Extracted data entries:
*** Begin section ***
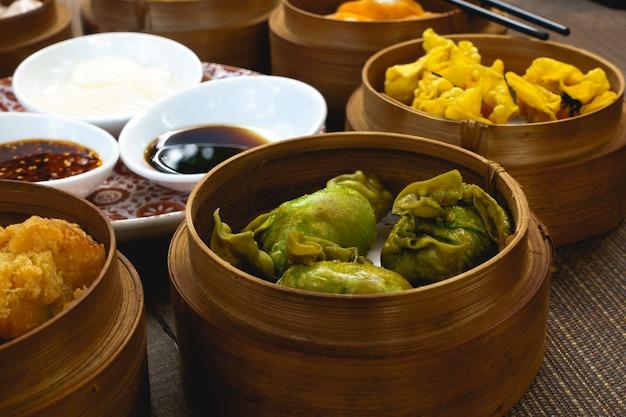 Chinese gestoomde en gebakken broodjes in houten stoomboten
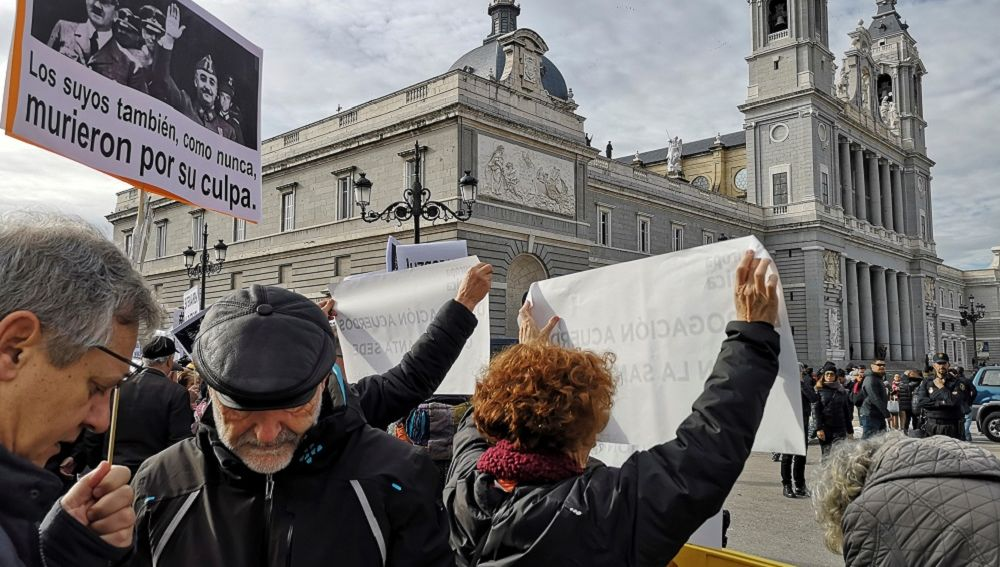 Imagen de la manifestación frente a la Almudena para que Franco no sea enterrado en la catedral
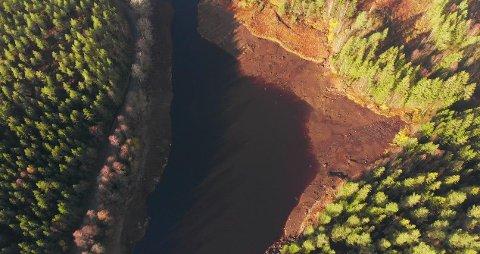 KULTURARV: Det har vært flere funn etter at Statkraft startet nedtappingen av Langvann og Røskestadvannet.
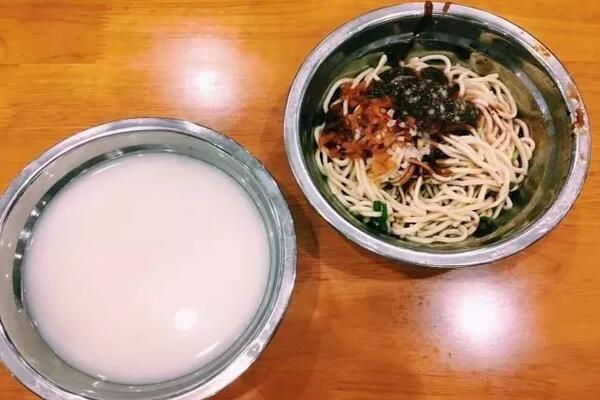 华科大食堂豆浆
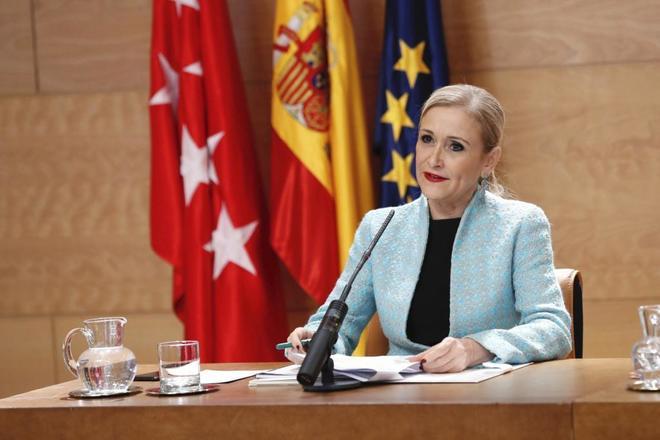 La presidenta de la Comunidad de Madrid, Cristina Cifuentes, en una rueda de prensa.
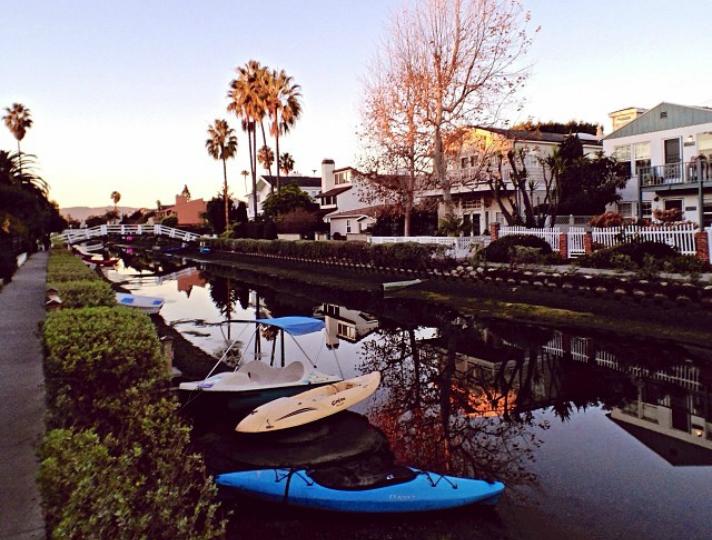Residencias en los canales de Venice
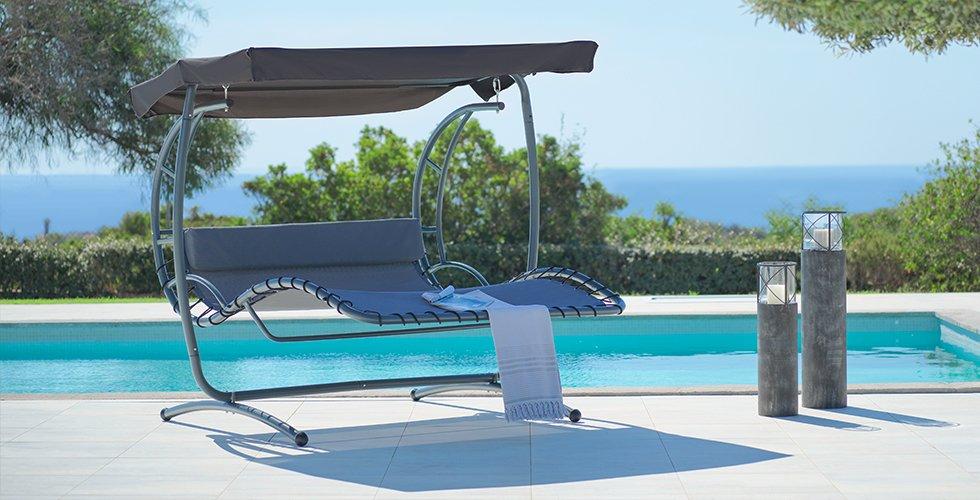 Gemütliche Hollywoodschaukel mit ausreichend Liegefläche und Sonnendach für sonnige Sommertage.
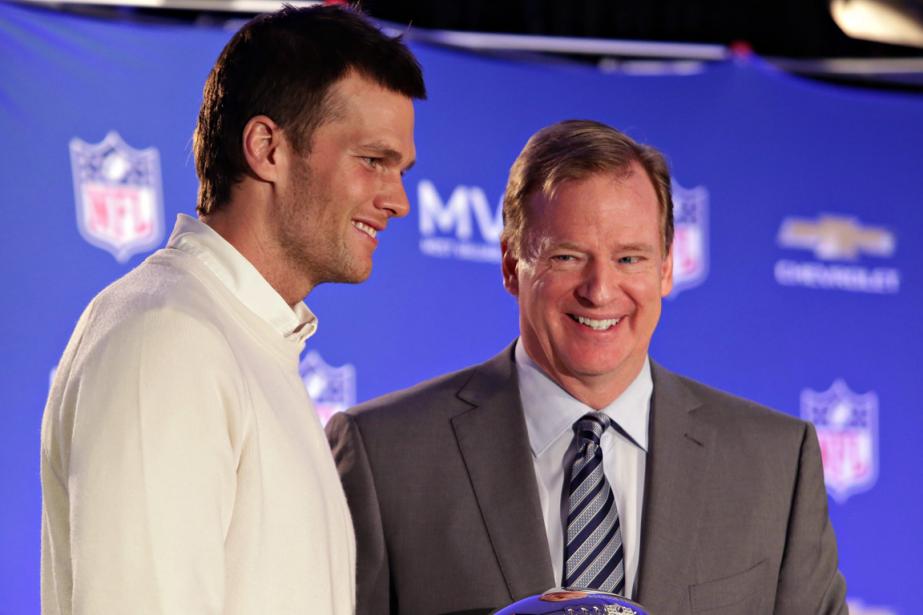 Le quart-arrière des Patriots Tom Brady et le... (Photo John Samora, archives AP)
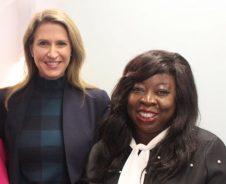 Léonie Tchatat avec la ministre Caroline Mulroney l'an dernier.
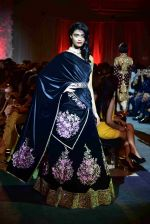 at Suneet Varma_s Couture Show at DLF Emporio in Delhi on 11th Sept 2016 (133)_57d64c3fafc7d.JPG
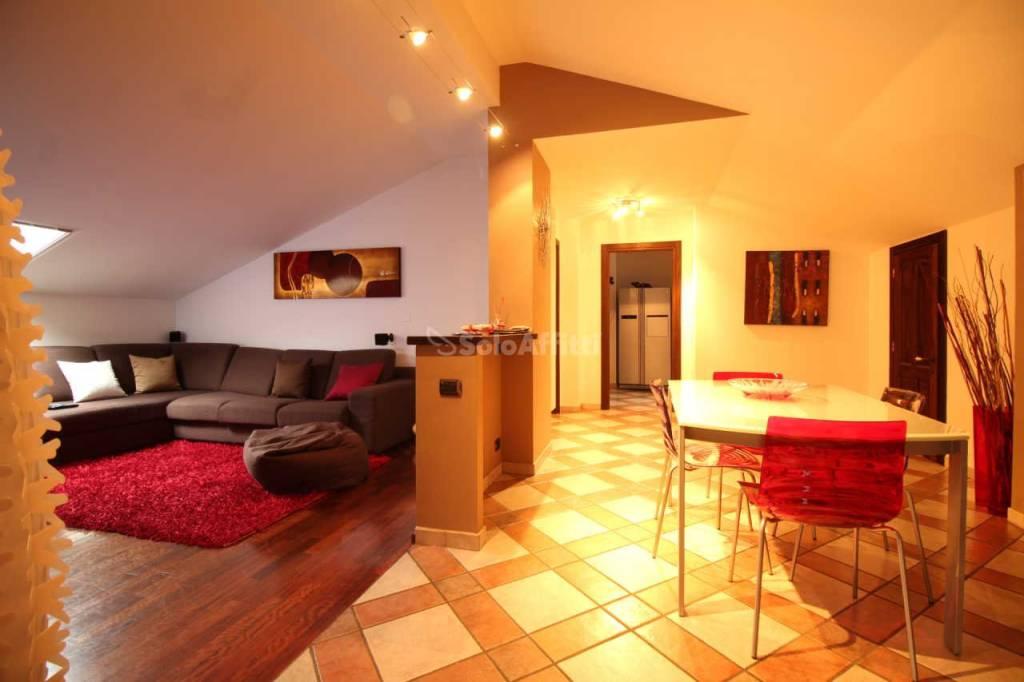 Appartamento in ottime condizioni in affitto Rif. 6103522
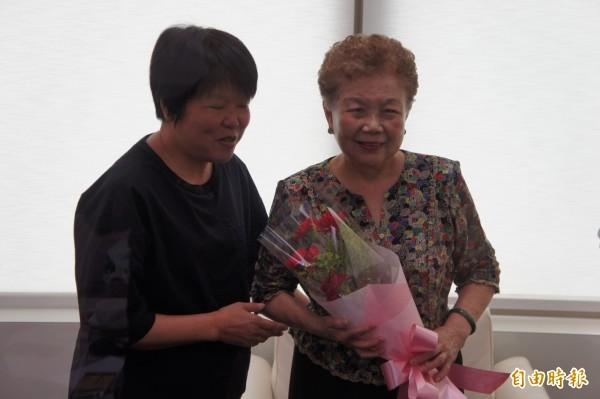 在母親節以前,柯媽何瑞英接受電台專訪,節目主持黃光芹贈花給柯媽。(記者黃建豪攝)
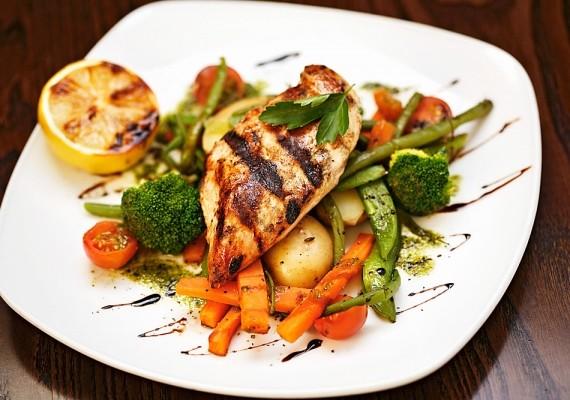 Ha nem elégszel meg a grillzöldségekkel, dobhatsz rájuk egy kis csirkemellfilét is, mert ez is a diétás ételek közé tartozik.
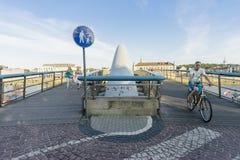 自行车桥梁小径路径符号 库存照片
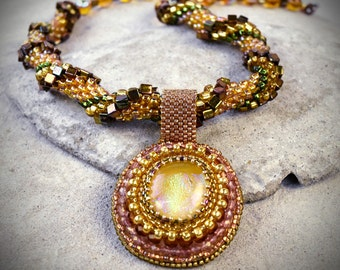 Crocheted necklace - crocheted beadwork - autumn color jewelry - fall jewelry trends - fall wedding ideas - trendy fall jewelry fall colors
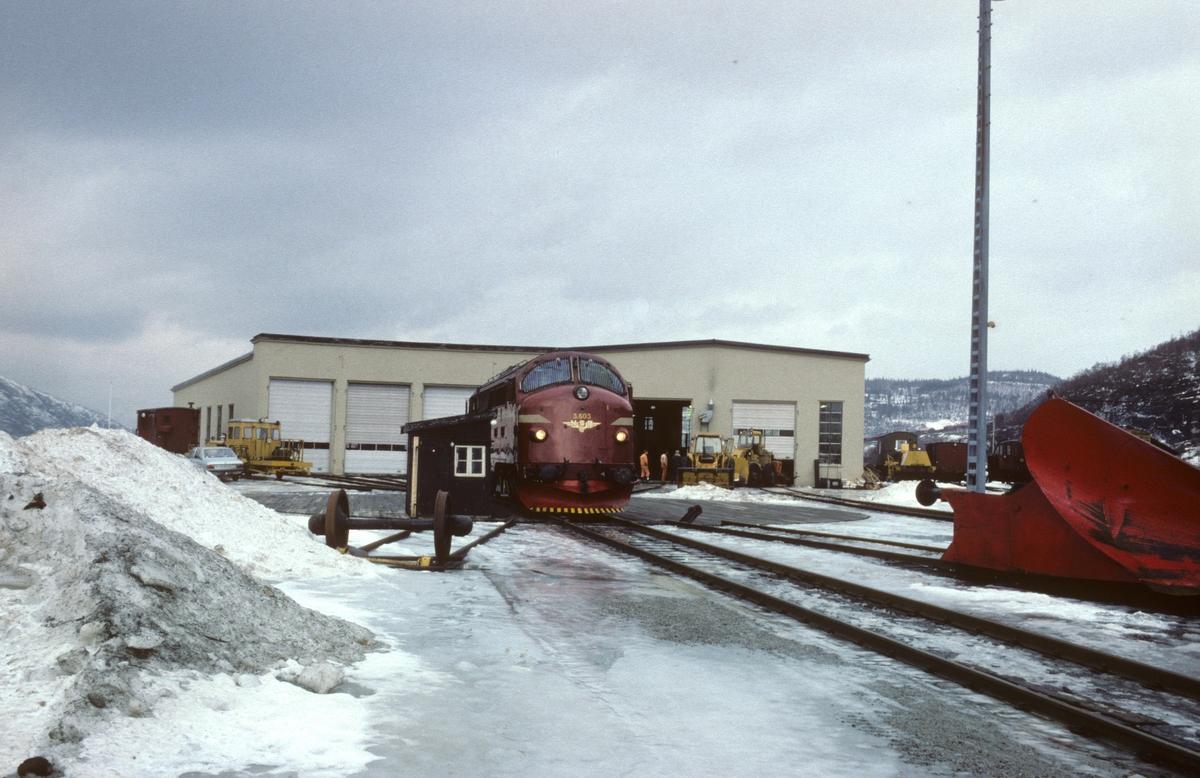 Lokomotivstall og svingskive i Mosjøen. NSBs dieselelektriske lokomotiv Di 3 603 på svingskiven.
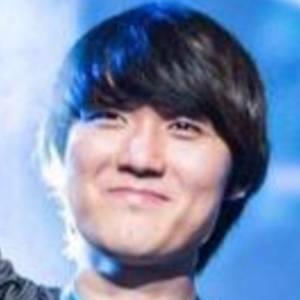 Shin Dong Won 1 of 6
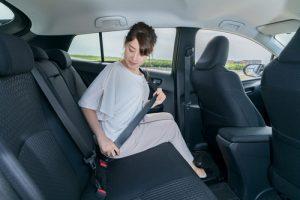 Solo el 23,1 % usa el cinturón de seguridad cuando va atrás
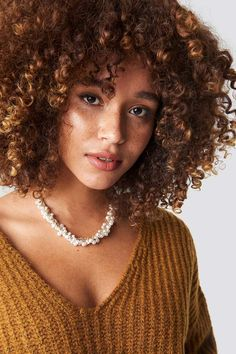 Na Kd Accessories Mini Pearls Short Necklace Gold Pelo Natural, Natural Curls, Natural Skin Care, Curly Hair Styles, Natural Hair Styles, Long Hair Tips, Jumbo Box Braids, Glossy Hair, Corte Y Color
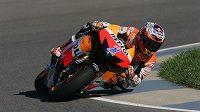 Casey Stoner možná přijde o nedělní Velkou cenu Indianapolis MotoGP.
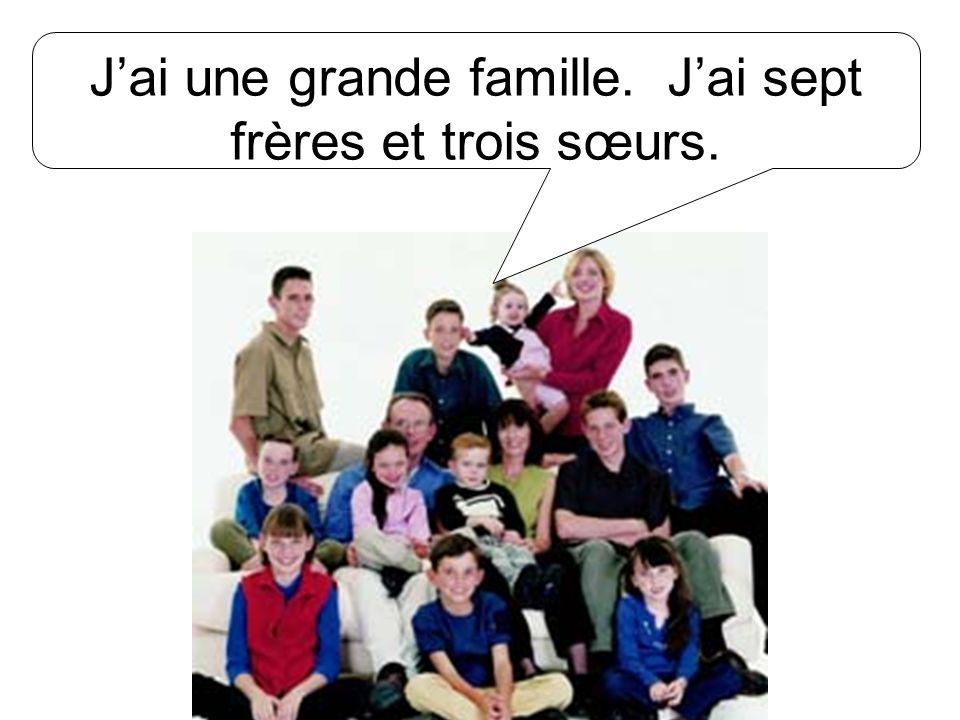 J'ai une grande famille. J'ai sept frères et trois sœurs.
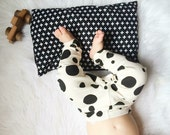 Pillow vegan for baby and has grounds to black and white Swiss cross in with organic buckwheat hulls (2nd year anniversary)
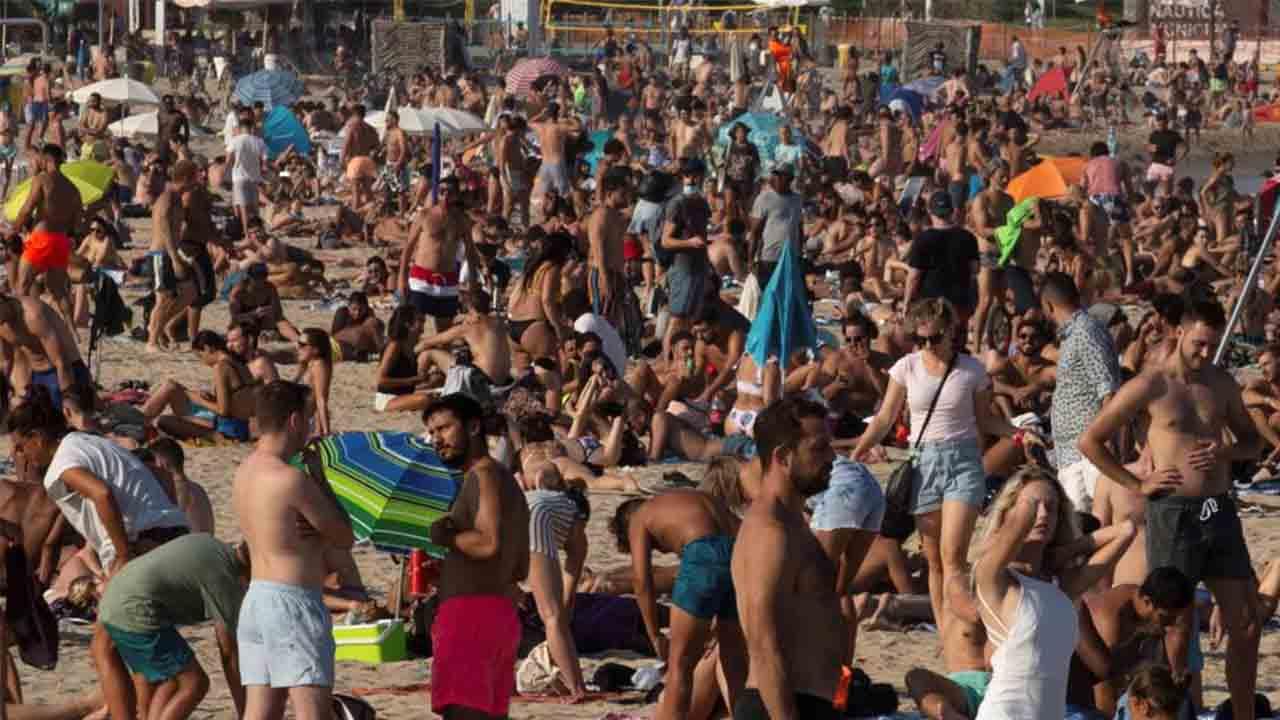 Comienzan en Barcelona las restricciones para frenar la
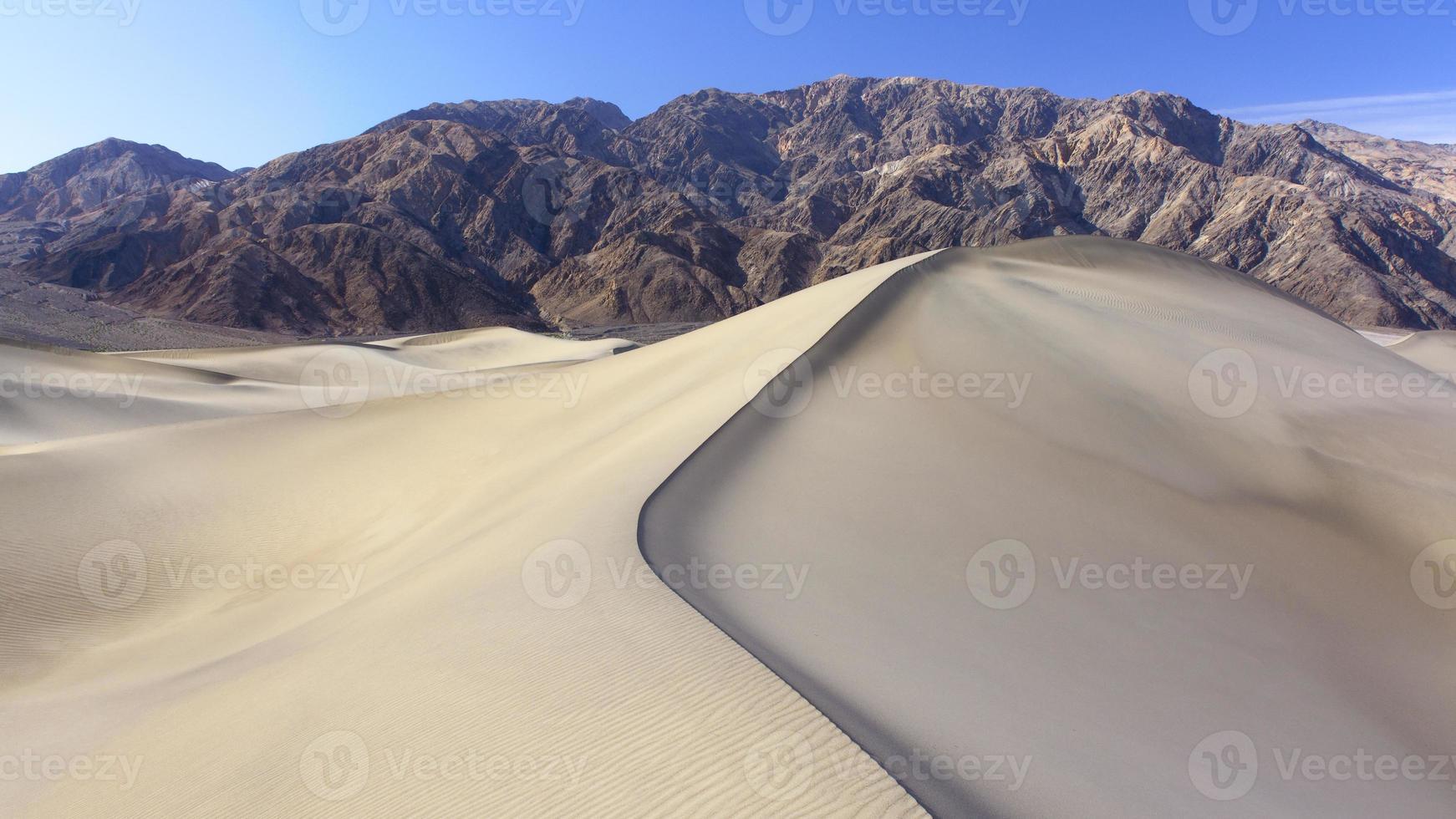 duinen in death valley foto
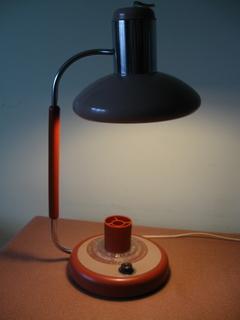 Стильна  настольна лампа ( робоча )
*** End section ***
Exercise
Reproduce each entry precisely, dropping only the pictures.

Answer for the task
 Chinese gestoomde en gebakken broodjes in houten stoomboten
 Imagen de la manifestación frente a la Almudena para que Franco no sea enterrado en la catedral
 KULTURARV: Det har vært flere funn etter at Statkraft startet nedtappingen av Langvann og Røskestadvannet.
 华科大食堂豆浆
 La presidenta de la Comunidad de Madrid, Cristina Cifuentes, en una rueda de prensa.
Residencias en los canales de Venice
 Gemütliche Hollywoodschaukel mit ausreichend Liegefläche und Sonnendach für sonnige Sommertage.
 Le quart-arrière des Patriots Tom Brady et le... (Photo John Samora, archives AP)
 Léonie Tchatat avec la ministre Caroline Mulroney l'an dernier.
 at Suneet Varma_s Couture Show at DLF Emporio in Delhi on 11th Sept 2016 (133)_57d64c3fafc7d.JPG
 Appartamento in ottime condizioni in affitto Rif. 6103522
 在母親節以前,柯媽何瑞英接受電台專訪,節目主持黃光芹贈花給柯媽。(記者黃建豪攝)
 Ha nem elégszel meg a grillzöldségekkel, dobhatsz rájuk egy kis csirkemellfilét is, mert ez is a diétás ételek közé tartozik.
 自行车桥梁小径路径符号 库存照片
 Crocheted necklace - crocheted beadwork - autumn color jewelry - fall jewelry trends - fall wedding ideas - trendy fall jewelry fall colors
 Lokomotivstall og svingskive i Mosjøen. NSBs dieselelektriske lokomotiv Di 3 603 på svingskiven.
 Shin Dong Won 1 of 6
 Solo el 23,1 % usa el cinturón de seguridad cuando va atrás
 Na Kd Accessories Mini Pearls Short Necklace Gold Pelo Natural, Natural Curls, Natural Skin Care, Curly Hair Styles, Natural Hair Styles, Long Hair Tips, Jumbo Box Braids, Glossy Hair, Corte Y Color
 Casey Stoner možná přijde o nedělní Velkou cenu Indianapolis MotoGP.
 J'ai une grande famille. J'ai sept frères et trois sœurs.
 Pillow vegan for baby and has grounds to black and white Swiss cross in with organic buckwheat hulls (2nd year anniversary)
 Comienzan en Barcelona las restricciones para frenar la
 duinen in death valley foto
 Стильна  настольна лампа ( робоча )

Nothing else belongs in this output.